Asking for feature names is a very bad choice, you're essentially 
excluding all beginners and it's almost impossible to google the 
answers (you want to exclude lazy uninterested humans, not all of 
them, right?). Besides, I thought D was supposed to be the type 
of language one should be able to successfully program with 
without the knowledge of formal names.

For example, apparently calling the following a "raw string" or 
"raw string literal" is faux pas in the D language.

> What is the name of the D language syntax feature illustrated 
> in the following fragment of D code?
> 
> string A = q"DELIM
> `Why with an anxious look at the
> door-- Pray, what is the Project (and
> any other medium if you please!
> "William the Conqueror, whose cause
> was favoured by the carrier,' she
> thought; `and how funny it'll seem to
> see that she let the jury--'
> DELIM";

There were others and I don't think they were right either. Sure, 
I got slices right (oh wait, "slices" wouldn't be a valid answer, 
actually), but I was sure the "anonymous class" was meant to be 
"constructor" - it is that, right? This feels a lot like poetry 
in the high school: "what did the author mean"?

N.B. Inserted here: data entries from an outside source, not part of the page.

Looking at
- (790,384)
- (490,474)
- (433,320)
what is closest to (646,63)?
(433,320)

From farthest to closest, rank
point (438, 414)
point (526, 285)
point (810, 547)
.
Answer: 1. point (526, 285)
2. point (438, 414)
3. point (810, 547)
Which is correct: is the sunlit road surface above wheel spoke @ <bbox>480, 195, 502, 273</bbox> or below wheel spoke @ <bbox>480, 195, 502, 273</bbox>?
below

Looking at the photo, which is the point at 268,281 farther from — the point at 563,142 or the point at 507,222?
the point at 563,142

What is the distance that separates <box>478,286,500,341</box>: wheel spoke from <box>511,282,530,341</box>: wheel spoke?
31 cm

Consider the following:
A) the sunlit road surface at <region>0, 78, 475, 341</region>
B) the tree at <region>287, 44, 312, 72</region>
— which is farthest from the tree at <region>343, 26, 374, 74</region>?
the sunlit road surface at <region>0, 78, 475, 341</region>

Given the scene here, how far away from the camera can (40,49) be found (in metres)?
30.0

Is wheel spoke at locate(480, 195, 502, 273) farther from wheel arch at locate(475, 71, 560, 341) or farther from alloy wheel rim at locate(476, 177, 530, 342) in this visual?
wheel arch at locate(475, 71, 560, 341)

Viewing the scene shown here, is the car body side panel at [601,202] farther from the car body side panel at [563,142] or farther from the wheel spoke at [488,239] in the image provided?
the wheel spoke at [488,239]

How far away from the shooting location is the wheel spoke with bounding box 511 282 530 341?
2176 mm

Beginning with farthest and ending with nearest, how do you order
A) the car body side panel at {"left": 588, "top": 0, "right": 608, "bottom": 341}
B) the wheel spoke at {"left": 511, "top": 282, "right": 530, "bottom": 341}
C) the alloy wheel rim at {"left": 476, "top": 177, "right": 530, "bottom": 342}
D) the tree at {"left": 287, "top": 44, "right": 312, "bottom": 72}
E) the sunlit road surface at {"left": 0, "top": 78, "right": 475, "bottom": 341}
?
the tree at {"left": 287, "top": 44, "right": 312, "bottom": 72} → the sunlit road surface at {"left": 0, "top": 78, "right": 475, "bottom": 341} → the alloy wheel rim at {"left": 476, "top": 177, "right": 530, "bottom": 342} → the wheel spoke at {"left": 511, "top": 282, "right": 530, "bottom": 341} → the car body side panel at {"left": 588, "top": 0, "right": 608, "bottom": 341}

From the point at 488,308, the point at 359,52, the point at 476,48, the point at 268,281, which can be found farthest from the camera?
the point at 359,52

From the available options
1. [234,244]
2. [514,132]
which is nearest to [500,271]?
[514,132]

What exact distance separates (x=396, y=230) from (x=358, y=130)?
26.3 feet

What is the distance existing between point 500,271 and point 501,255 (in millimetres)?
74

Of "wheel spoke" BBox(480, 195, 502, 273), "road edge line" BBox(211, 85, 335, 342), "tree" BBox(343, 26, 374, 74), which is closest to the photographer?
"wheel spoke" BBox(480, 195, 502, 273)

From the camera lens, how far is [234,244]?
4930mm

As for math/algorithms, this one feels too advanced:
> return iota(9).reduce!"a+b";
So you need to know what `iota` and `reduce` do (okay, that can 
be googled), understand this weird lambda syntax and know that 
`iota(n)` will not generate an element equal to `n` just to know 
that it will return sum of numbers from 1 to 8. And then you're 
required either to calculate it the tedious way or know that sum 
from 1 to n equals `n*(n+1)/2`.

Sure, this will eliminate spammers. But I wonder what the word of 
mouth will be:
<A> Have you tried asking on the D forum?
<B> Yeah, but they thought I was a spammer and wouldn't let me 
post.
<A> Oh, well, maybe try to do it in python.